Depuis son rachat par CMA-CGM, La Tribune fait partie de sa filiale Whynot Media. Cela peut-il booster les ambitions de La Tribune sur le continent africain ? Dans le cadre de ce rachat, « on passe en revue nos projets », note simplement Jean-Christophe Tortora, qui souhaite dans l’immédiat renforcer l’offre éditoriale de La Tribune Afrique et mieux faire collaborer ses journalistes des deux côtés de la Méditerranée.
Le tableau des médias goûtés par l’intelligentsia africaine ne serait pas complet sans l’évocation d’Africa Intelligence, regroupement, au sein d’Indigo Publications, de plusieurs lettres confidentielles dédiées à l’Afrique, dont La Lettre du continent, fondée par Antoine Glaser. Avec un modèle reposant intégralement sur l’abonnement payant, Africa Intelligence paraît à un rythme quotidien, du lundi au vendredi. Le titre s’intéresse « aux réseaux de pouvoir en Afrique dans les domaines économique, politique et diplomatique », note son rédacteur en chef Paul Deutschmann. Africa Intelligence emploie une vingtaine de journalistes, qui alimentent, à raison d’une dizaine d’articles par jour, cette publication organisée autour de rubriques sur la défense, l’énergie, les mines ou le négoce des matières premières. L’ambition est d’apporter une information exclusive et originale aux décideurs africains, avec une traduction pour les lecteurs anglophones.

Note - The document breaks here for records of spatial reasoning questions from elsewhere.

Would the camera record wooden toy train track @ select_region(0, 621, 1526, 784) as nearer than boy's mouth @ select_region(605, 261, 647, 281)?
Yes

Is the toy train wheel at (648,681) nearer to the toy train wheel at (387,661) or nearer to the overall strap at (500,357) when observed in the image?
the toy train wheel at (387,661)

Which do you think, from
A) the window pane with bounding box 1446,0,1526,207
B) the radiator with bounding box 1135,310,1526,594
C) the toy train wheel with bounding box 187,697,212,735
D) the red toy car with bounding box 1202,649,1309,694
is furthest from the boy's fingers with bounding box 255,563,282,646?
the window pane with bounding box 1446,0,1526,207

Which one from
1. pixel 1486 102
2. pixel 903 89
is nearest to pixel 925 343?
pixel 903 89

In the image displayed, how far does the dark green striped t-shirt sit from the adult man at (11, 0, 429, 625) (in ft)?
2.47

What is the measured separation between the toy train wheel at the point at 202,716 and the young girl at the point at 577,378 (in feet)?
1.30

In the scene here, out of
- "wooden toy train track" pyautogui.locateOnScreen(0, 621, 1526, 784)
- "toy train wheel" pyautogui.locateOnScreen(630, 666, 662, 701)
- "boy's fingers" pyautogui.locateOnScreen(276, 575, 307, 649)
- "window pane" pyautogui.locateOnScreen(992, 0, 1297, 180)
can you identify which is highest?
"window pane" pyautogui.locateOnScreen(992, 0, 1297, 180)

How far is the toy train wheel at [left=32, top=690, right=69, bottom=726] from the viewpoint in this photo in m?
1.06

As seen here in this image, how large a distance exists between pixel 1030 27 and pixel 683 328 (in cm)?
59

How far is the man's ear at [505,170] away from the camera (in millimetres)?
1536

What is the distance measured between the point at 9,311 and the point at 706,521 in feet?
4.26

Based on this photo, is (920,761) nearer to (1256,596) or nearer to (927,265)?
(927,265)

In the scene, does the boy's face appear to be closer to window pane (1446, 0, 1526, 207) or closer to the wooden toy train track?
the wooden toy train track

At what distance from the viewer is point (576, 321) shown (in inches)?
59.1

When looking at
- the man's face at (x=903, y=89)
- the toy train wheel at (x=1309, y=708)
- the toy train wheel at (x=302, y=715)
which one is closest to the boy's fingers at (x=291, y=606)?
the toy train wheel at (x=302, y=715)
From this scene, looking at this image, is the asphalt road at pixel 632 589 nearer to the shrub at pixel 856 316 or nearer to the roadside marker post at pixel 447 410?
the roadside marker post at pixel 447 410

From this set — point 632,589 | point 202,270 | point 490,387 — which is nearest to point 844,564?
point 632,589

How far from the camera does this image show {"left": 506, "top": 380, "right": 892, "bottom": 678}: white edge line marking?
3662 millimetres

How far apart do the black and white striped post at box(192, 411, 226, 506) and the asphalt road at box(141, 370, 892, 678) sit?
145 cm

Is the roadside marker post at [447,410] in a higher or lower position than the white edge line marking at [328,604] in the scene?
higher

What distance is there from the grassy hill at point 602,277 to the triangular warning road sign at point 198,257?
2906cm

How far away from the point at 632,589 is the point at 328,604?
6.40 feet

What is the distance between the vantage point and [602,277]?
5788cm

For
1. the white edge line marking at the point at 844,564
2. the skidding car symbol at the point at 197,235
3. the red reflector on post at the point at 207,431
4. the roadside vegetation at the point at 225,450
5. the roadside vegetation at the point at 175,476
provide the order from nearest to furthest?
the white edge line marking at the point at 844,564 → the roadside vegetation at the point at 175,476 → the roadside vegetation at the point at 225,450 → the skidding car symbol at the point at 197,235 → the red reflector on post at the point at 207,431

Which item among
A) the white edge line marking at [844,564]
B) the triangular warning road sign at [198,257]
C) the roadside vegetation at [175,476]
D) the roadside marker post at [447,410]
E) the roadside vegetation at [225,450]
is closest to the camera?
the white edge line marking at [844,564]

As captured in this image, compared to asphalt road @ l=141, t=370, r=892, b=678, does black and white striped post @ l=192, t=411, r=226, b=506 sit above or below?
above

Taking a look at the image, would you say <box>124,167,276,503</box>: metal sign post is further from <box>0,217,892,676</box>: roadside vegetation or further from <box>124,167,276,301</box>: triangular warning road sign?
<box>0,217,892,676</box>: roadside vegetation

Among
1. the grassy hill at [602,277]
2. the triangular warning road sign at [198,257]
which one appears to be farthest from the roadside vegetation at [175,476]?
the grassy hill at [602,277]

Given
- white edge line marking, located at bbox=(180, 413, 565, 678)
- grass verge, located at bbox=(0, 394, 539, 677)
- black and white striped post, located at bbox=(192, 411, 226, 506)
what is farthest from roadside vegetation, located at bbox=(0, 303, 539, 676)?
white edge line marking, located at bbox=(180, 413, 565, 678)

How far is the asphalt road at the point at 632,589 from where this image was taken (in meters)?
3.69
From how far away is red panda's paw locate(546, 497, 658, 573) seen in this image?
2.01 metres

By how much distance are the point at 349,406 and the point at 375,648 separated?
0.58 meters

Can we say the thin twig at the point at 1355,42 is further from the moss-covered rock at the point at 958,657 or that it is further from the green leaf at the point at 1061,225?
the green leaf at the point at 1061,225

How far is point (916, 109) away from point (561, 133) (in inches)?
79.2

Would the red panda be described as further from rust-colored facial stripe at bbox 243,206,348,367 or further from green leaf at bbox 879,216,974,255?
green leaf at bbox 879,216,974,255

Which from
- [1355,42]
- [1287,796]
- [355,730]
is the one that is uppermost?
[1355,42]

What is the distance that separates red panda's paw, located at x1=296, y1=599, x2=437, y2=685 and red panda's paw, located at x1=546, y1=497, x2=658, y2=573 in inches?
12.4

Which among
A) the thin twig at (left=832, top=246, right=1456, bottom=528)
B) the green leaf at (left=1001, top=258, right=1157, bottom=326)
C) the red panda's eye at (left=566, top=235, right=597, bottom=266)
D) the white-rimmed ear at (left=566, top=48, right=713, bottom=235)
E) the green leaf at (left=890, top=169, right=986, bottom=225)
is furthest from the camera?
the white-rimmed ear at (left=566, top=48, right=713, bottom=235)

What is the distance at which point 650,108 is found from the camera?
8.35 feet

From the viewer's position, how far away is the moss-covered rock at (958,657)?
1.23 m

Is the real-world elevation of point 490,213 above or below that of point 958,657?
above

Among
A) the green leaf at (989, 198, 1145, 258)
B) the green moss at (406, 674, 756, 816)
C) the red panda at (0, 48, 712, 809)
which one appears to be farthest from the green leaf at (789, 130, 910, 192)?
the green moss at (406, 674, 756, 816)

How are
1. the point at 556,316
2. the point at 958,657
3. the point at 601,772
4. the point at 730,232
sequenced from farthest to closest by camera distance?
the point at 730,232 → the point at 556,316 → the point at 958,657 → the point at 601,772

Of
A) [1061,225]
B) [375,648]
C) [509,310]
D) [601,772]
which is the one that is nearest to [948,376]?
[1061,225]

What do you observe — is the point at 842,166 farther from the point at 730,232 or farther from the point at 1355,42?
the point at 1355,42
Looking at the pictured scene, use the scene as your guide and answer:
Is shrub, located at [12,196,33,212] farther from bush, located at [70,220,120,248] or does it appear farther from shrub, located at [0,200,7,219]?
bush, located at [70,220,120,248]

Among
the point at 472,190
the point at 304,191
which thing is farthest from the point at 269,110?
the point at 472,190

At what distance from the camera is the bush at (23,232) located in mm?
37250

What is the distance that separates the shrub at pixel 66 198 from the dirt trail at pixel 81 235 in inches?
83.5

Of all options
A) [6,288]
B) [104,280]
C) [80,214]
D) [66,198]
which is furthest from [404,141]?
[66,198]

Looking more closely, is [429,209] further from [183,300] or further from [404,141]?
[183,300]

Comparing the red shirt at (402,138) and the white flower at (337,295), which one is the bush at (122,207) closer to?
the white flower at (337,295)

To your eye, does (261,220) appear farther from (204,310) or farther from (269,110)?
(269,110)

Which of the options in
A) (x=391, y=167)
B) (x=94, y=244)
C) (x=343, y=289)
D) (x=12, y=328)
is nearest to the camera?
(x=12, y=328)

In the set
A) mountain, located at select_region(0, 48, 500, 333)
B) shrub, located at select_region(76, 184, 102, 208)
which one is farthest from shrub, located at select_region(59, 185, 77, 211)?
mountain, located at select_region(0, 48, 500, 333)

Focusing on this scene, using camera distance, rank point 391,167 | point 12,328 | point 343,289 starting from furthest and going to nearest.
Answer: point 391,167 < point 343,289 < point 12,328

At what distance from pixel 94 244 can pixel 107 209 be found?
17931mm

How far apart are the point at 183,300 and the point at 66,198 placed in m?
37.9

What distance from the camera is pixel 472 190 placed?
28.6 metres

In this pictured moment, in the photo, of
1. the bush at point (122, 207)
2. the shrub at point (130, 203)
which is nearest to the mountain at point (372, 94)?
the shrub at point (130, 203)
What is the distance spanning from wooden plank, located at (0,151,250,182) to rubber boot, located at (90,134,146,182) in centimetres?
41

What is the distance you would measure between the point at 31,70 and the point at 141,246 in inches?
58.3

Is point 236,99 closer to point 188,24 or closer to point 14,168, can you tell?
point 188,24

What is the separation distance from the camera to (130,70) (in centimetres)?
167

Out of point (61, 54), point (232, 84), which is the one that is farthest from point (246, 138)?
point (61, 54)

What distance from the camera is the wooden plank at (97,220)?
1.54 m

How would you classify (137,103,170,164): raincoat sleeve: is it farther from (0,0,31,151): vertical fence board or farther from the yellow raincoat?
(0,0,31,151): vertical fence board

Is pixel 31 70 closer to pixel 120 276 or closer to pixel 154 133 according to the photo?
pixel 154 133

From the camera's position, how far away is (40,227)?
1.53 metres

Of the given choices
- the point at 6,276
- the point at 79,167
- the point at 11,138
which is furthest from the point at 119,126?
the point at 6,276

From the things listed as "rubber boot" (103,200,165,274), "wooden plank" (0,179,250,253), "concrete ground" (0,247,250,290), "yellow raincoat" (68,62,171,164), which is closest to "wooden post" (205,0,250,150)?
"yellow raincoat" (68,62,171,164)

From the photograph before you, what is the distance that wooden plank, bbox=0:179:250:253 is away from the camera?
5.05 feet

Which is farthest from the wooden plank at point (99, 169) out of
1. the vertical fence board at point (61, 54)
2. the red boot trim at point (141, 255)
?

Ancien de Carat et de Canal+ dont il dirigeait naguère les antennes en Afrique, René Saal a monté en 2016, avec son fils Pierre, une plateforme d’informations sur les médias, la communication et le digital en Afrique, Adweknow. Ce site publie chaque semaine des informations sur ce secteur d’activité, comblant un manque criant dans ce domaine et faisant d’Adweknow « l’équivalent d’un Stratégies » en Afrique, selon son fondateur. L’accès est gratuit, l’économie de l’ensemble reposant sur la publication de guides recensant les acteurs du secteur. Après un premier ouvrage sur les agences de communication et les chaînes TV, le dernier-né est un guide de la production audiovisuelle et cinématographique en Afrique francophone. Il a été présenté le 12 octobre lors d’une table ronde à Abidjan et il est commercialisé au tarif de 99 euros.